**TASK:** A faithful, word-for-word copy of the data below is required, without pictures.
————————
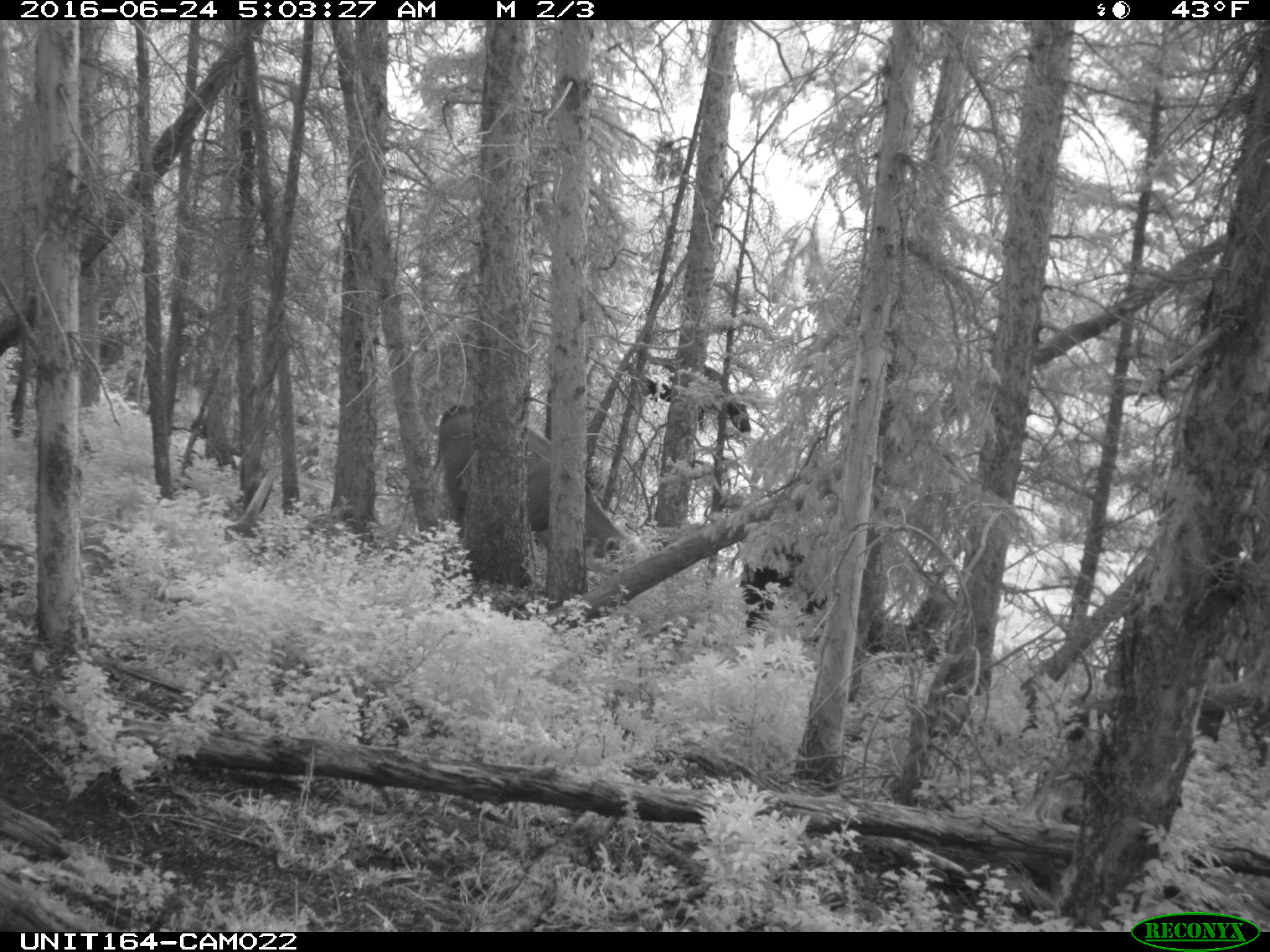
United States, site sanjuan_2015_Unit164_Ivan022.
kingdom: Animalia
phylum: Chordata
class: Mammalia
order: Artiodactyla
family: Bovidae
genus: Bos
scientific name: Bos taurus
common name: domestic cow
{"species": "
————————
**ANSWER FOR THIS EXERCISE:**
United States, site sanjuan_2015_Unit164_Ivan022.
kingdom: Animalia
phylum: Chordata
class: Mammalia
order: Artiodactyla
family: Bovidae
genus: Bos
scientific name: Bos taurus
common name: domestic cow
{"species": "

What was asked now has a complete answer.